Valhalla Rising opens with a cryptic introduction saying that at the dawn of time there was man and nature. Then men bearing crosses drove the heathens to the fringes of the earth. It sets the stage before we are introduced to the protagonist, One-Eye (played by Danish actor Mads Mikkelsen). He’s a mute Norse warrior with one eye (hence the name). In the beginning he’s held captive and bound with a chain around his neck by a Viking chieftain (Alexander Morton). Near as anyone can tell, the chieftain’s only use for him is to have him fight other men to the death. One-Eye soon manages to escape and get his brutal revenge on his captors. The rest of the plot follows him, along with a small boy (Maarten Stevenson) who fed him while he was captive, as he joins up with Christian Vikings who are in search of a crusade in Jerusalem. Their ship is lost in a dense fog and they find themselves in a strange new land.

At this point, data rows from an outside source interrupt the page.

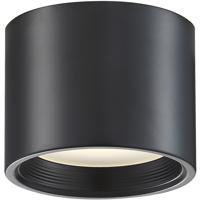 Access 50005LEDD-BL/ACR Reel LED 5 inch Black Flush Mount Ceiling Light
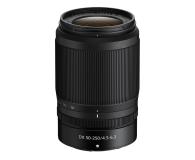 Nikon Nikkor Z DX 50-250mm f/4.5-6.3 VR - 522959 - zdjęcie 1
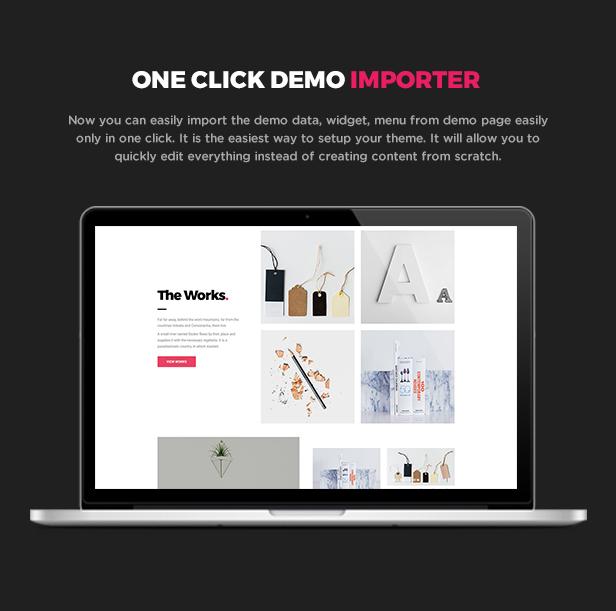 Bagja - Responsive Multi Concept & One Page Portfolio Theme - 7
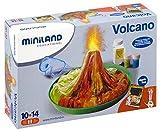 Miniland 99044 - Vulkan. Schachtel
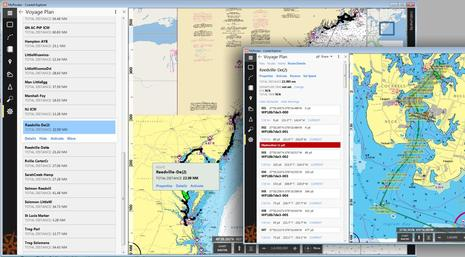 Navionics_route_output_in_Coastal_Explorer_cPanbo.jpg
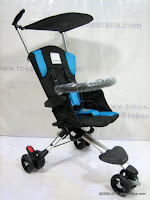 1 BABYELLE S300 Wave LightWeight Baby Stroller with Travel Bag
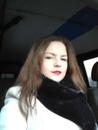Катя Савка, Новояворовск, Украина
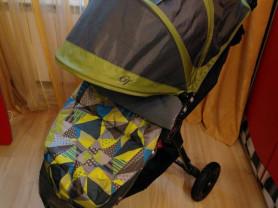 Baby Jogger City Mini GT (прогулочная коляска)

The movie is told through a series of six individually named parts (Wrath, Silent Warrior, Men of God, the Holy Land, Hell, and the Sacrifice), documenting the Vikings descent into chaos and madness on a biblical scale. Nicolas Winding Refn, who directed the film as well as co-wrote it with Roy Jacobsen, weaves the story as an abstract and thought-provoking examination of barbaric violence and religion. The pace is slow and the detachment from the characters and plot is reminiscent of Aguirre, the Wrath of God. Similarly, the characters are picked off by natives who they can’t see as they traverse the unfamiliar and foreign environment, starved and half-crazed. Paranoia, depression, and general despair settle in quickly as the Vikings believe they’ve arrived in Hell. Their general (Ewan Stewart) loses all traces of sanity as he tries to create a “New Jerusalem” by himself while One-Eye is guided by a seemingly inevitable fate.
One-eye as a character is nearly impossible to understand or relate to. He doesn’t speak, he kills brutally, and he experiences prophetic visions of future events in his dreams. The boy speaks for him when he needs to vocalize anything (which isn’t often), but their relationship is as obscure as he is to the rest of the characters and events. He’s a pure being in that his life is guided by hatred and violence. It’s the sum of his existence from beginning to end. He’s a stoic and morose figure until he has to defend himself or the boy. The simplicity of the character is countered by the visual complexity of the themes. The Christian Vikings destroy themselves and are motivated by their religion and greed. There’s a visually fascinating scene in which the Vikings share a psychotropic brew and act out apathy, desperation and other such emotions.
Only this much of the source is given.